Recognising that this is a cost we can no longer afford to ignore, most of the top restaurants in the world have turned their sights to what essentially grows in their backyard. Rene Redzepi’s Noma, which held on to its number 1 spot for a number of years, and has been named “arguably the world’s most influential restaurant at the moment” by the New York Times, is best known for promoting local and seasonal Nordic ingredients (including berries, greens and flowers gathered by Redzepi and his team, Scandinavian grains and local seafood). Similarly, Central in Lima, Peru, which has shot up to the very top of the 2015 list, serves Peruvian ingredients sourced from different altitudes across the country.
To represent both sides of the debate, it is important to note that in order to stay true to the claim of authenticity, it becomes essential for restaurateurs and chefs to use imported produce. For instance, authentic Neapolitan pizza demands the use of the strongest 00 flour and San Marzano tomatoes, both of which are often imported. Similarly, most of the restaurants serving mainland Chinese cuisine across the city import pidan or preserved duck eggs from Hong Kong or China.

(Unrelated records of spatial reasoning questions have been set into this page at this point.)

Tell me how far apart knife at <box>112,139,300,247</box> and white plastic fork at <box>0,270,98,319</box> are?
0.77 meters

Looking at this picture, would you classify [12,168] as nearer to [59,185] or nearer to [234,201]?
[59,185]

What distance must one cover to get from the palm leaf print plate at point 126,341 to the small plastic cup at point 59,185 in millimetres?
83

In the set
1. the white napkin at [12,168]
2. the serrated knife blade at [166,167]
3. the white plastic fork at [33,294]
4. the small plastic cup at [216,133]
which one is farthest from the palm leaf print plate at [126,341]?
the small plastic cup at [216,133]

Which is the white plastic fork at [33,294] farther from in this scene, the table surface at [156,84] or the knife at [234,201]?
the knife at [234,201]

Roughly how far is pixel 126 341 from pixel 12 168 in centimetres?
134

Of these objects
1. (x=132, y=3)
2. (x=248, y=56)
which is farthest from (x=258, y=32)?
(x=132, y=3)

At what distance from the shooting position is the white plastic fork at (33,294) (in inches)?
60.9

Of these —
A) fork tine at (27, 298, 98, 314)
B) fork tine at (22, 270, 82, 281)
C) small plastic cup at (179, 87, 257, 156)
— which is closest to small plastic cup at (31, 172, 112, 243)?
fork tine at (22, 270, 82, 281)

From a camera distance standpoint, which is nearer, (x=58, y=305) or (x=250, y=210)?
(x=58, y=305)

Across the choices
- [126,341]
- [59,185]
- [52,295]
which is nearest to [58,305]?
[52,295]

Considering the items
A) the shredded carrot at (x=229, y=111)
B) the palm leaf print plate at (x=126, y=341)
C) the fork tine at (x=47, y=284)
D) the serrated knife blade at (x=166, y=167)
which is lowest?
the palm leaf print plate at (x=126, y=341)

The inconsistent quality of the local produce is also a potential roadblock. Andrew Speldewinde, who showcases Sri Lankan ingredients and dishes in his culinary venture, Contemporary Ceylon, told me in an earlier interview that he finds the quality of locally available meat to be a particular challenge. “Every place just sells you beef cubes, which might just be off cuts mashed together,” he said, pointing to the lack of importance shown to good cuts. However, it’s still a surprise when indigenous ingredients take pride of place, especially in a fine dining context.
Without doubt, there are exceptions. Speldewinde’s multi-course home venture serves as an excellent showcase for indigenous ingredients such as the tart, local naarang, converted into a jelly to accompany his prawn dish, and gotukola, which is pureed to form the base of the tuna thel dala, among others.

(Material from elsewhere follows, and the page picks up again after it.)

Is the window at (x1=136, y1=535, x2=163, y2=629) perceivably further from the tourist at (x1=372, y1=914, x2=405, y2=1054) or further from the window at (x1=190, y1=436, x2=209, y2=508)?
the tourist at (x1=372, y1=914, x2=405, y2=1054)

Rare at Residence’s innovative range of ice creams, in combinations such as seeni sambol and sprats, passionfruit and chilli and jaggery and sesame, all play on traditional flavour combinations and commonplace ingredients. Havelock Place Bungalow’s compact ice cream selection (with offerings such as jaggery and honeycomb and coffee and arrack), also merits an honourable mention.
However, these are more the rarity than the norm in a restaurant landscape that seems dominated by ingredients from far-flung places, frozen or preserved to remain fresh during the long journey they take to get here. As global winds of change blow our way, we hope it won’t be too long before ingredients from this incredibly bio-diverse country find creative uses in restaurant kitchens.